Jusqu’à l’avènement de ce que l’on pourrait appeler le capitalisme tardif, le médium pictural avait su pourtant se montrer perméable aux propriétés et mutations du monde du travail, témoignant aussi bien des enjeux de l’agriculture que de l’industrie. Le passage de cette dernière à un processus synonyme d’ informatisation, pour reprendre le terme employé par Michael Hardt et Antonio Negri dans Empire, marque de toute évidence la dévaluation d’une forme de visibilité, la peinture étant pour ainsi dire, contrairement au cinéma, dans l’incapacité de saisir la nature «dématérialisée» d’une économie de services.

Sans doute, Laurent Proux est-il parti de ce constat d’échec pour développer un propos dont le but n’est pas de documenter, du moins pas exclusivement, les univers dépeints mais d’instrumentaliser ceux-ci à une fin spécifiquement picturale. On en veut pour preuve que les différents espaces représentés sont désolidarisés de toute présence humaine qui pourrait donner un semblant de légitimité à une captation soucieuse d’accentuer les ressorts économiques ou sociologiques inhérents à tel ou tel lieu d’activité.

Malcolm Morley, peintre auquel on serait tenté de comparer Laurent Proux, a déclaré un jour qu’il était dans les années 1960 à la recherche d’«une iconographie indemne de l’art» afin de pouvoir développer, sans entraves, un propos tout aussi pictural. Le peintre d’origine britannique avait su dans cette perspective s’approprier des cartes postales, brochures touristiques et autres photographies imprimées avant de les transférer, via sa technique photoréaliste, sur toiles.

Les motifs, quels qu’ils soient, lui importaient peu, du moment que ceux-ci, selon la formule de Jean-Claude Lebensztejn, n’avaient pas été «touchés» par l’art. Quarante ans après, Laurent Proux nous démontre que de tels territoires vierges existent encore et ce en dépit du fait, comme nous le rappelle fort opportunément Thomas Demand «qu’il y a aujourd’hui plus d’images dans le monde que de réalité même».

Les taxiphones et autres «call centers» sont au coeur de l’univers si singulier de Laurent Proux. Ces magasins, principalement fréquentés par des immigrés en mal du pays constituent des univers peu spectaculaires et étouffants. Les espaces exigus y sont optimisés par des cabines jouxtées offrant une surface d’intimité réduite à l’essentiel. Deux ou trois ordinateurs avec un accès à Internet et un comptoir les complètent.

Ces données sont, rappelons-le, strictement anecdotiques. Même si la neutralité de ces lieux correspond aux attentes de l’artiste, soucieux, dans une optique somme toute «minimaliste», de ne pas exprimer une quelconque forme d’empathie avec les motifs appropriés. A l’image de l’usage que peuvent en faire ses utilisateurs, les taxiphones sont aux yeux de Laurent Proux des motifs transitoires.

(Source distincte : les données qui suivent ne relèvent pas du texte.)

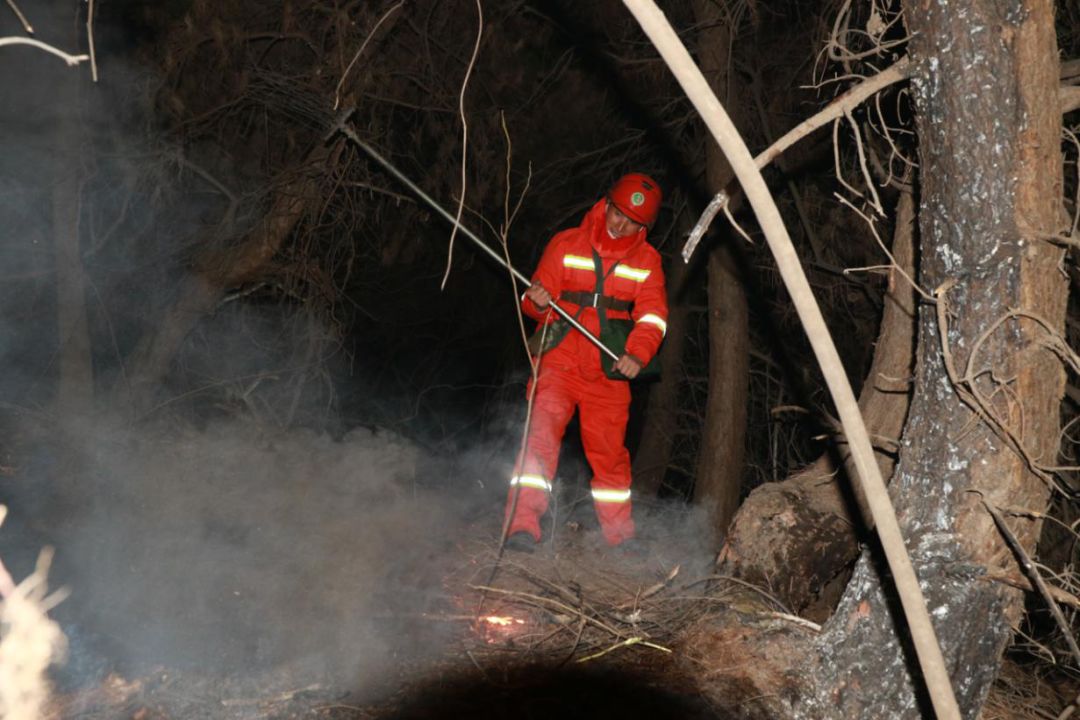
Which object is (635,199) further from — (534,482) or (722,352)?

Ils ne suscitent aucun attachement et ne sont que, une fois relayés par la photographie, «pure» image, rappelant en cela le fameux et discutable credo richtérien. La photo, affirme le peintre allemand, «n’avait aucun style, aucune composition, elle ne jugeait pas, elle me libérait de mes expériences personnelles. D’emblée, elle n’avait rien, c’était une image à l’état pur. Voilà pourquoi je désirais l’avoir, la montrer, non pas pour l’utilisation comme support de la peinture, mais pour me servir de la peinture comme moyen photographique».

L’apologie de Richter (sensiblement différente de l’approche d’un Morley) qu’il convient de replacer dans un contexte postmoderniste visant à remettre en question toute forme d’originalité de l’oeuvre d’art est toutefois dépassée au XXIe siècle, Laurent Proux recherchant en quelque sorte à en inverser le paradigme et à faire ressortir, par le biais de sources photographiques, une réalité de plus en plus abstraite.

Ceci vaut pour les ultimes Taxiphones (Sonnenallee Berlin) qui s’attachent, via les représentations de vitres, à provoquer des jeux de transparence et d’opacité. Mais aussi pour la série des offres et demandes (2009) où l’artiste fait tout particulièrement ressortir cette dimension. Quant aux dernières peintures, réalisées à partir de photographies de salles stockant des données informatiques, elles exacerbent les effets de matières, de miroitements et de reflets. Le résultat est sidérant.